[start]

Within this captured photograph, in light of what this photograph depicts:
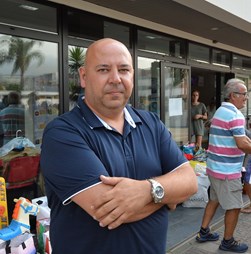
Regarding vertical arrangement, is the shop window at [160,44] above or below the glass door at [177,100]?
above

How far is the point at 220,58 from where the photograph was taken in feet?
25.9

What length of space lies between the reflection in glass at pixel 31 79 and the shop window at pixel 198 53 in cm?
340

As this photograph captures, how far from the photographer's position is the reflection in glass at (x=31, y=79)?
3.81 metres

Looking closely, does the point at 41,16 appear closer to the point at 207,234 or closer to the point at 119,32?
the point at 119,32

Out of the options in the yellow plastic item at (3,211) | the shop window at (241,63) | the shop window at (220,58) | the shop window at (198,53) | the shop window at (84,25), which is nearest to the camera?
the yellow plastic item at (3,211)

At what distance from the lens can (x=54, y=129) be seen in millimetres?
1499

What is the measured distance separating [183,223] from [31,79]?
2866 mm

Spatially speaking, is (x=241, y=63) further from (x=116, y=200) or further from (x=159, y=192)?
(x=116, y=200)

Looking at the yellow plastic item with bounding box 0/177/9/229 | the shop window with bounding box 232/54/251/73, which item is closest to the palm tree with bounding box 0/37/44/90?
the yellow plastic item with bounding box 0/177/9/229

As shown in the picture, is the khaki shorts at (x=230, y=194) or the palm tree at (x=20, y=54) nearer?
the khaki shorts at (x=230, y=194)

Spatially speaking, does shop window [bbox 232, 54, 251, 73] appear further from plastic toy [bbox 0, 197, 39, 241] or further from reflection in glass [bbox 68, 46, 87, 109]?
plastic toy [bbox 0, 197, 39, 241]

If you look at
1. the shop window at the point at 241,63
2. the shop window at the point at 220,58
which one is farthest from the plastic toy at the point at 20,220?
the shop window at the point at 241,63

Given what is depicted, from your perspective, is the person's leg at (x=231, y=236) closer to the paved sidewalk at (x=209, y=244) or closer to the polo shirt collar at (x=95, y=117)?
the paved sidewalk at (x=209, y=244)

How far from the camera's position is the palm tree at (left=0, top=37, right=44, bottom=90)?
3.78m
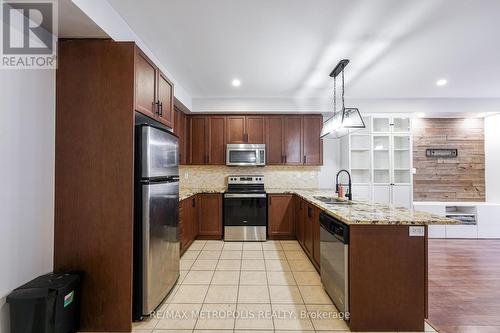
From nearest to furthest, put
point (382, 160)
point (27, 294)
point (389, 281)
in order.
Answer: point (27, 294)
point (389, 281)
point (382, 160)

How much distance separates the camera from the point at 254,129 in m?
4.62

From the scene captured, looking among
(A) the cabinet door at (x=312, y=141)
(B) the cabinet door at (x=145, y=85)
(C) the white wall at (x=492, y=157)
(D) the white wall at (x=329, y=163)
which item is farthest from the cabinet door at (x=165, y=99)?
(C) the white wall at (x=492, y=157)

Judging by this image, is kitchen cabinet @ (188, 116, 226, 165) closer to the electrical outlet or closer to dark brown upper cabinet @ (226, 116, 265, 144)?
dark brown upper cabinet @ (226, 116, 265, 144)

[end]

● **Exercise objective**: Copy out all of the items above, changing every "cabinet door" to "cupboard door" and keeping everything else the same. Leave out the pictures.

● **Task response**:
Within this captured photograph, in light of what this photograph depicts:
Regarding vertical arrangement, is the shop window at [160,44] above or below the glass door at [177,100]?
above

How far is the point at 220,58 from where the photograph was taken in feet?
25.9

What length of space lies between the reflection in glass at pixel 31 79 and the shop window at pixel 198 53 in cm?
340

As this photograph captures, how far from the photographer's position is the reflection in glass at (x=31, y=79)?
3.81 metres

Looking closely, does the point at 41,16 appear closer to the point at 207,234 or closer to the point at 119,32?
the point at 119,32

Out of the options in the yellow plastic item at (3,211) | the shop window at (241,63) | the shop window at (220,58) | the shop window at (198,53) | the shop window at (84,25), which is nearest to the camera?
the yellow plastic item at (3,211)

At what distance from the lens can (x=54, y=129) be seen in millimetres?
1499

What is the measured distance separating [183,223] from [31,79]?
2866 mm

Spatially speaking, is (x=241, y=63) further from (x=116, y=200) or further from (x=159, y=192)?
(x=116, y=200)

Looking at the yellow plastic item with bounding box 0/177/9/229 | the shop window with bounding box 232/54/251/73, which item is closest to the palm tree with bounding box 0/37/44/90?
the yellow plastic item with bounding box 0/177/9/229

As shown in the picture, is the khaki shorts at (x=230, y=194) or the palm tree at (x=20, y=54) nearer?
the khaki shorts at (x=230, y=194)

Spatially speaking, does shop window [bbox 232, 54, 251, 73] appear further from plastic toy [bbox 0, 197, 39, 241] or further from reflection in glass [bbox 68, 46, 87, 109]?
plastic toy [bbox 0, 197, 39, 241]

If you look at
1. the shop window at the point at 241,63
2. the shop window at the point at 220,58
which one is farthest from the plastic toy at the point at 20,220?
the shop window at the point at 241,63

Given what is depicted, from your perspective, is the person's leg at (x=231, y=236) closer to the paved sidewalk at (x=209, y=244) or closer to the polo shirt collar at (x=95, y=117)?
the paved sidewalk at (x=209, y=244)

How far from the camera's position is the palm tree at (left=0, top=37, right=44, bottom=90)?
3.78m
From nearest to furthest, put
point (382, 160)
point (27, 294)
point (389, 281)
in order.
Answer: point (27, 294)
point (389, 281)
point (382, 160)

How much distance separates the camera from the point at 254,129 in m?
4.62

From the scene captured, looking among
(A) the cupboard door at (x=312, y=141)
(B) the cupboard door at (x=145, y=85)
(C) the white wall at (x=492, y=157)
(D) the white wall at (x=329, y=163)
which item is farthest from the cupboard door at (x=165, y=99)?
(C) the white wall at (x=492, y=157)

Judging by this image, is kitchen cabinet @ (188, 116, 226, 165) closer to the electrical outlet or closer to dark brown upper cabinet @ (226, 116, 265, 144)?
dark brown upper cabinet @ (226, 116, 265, 144)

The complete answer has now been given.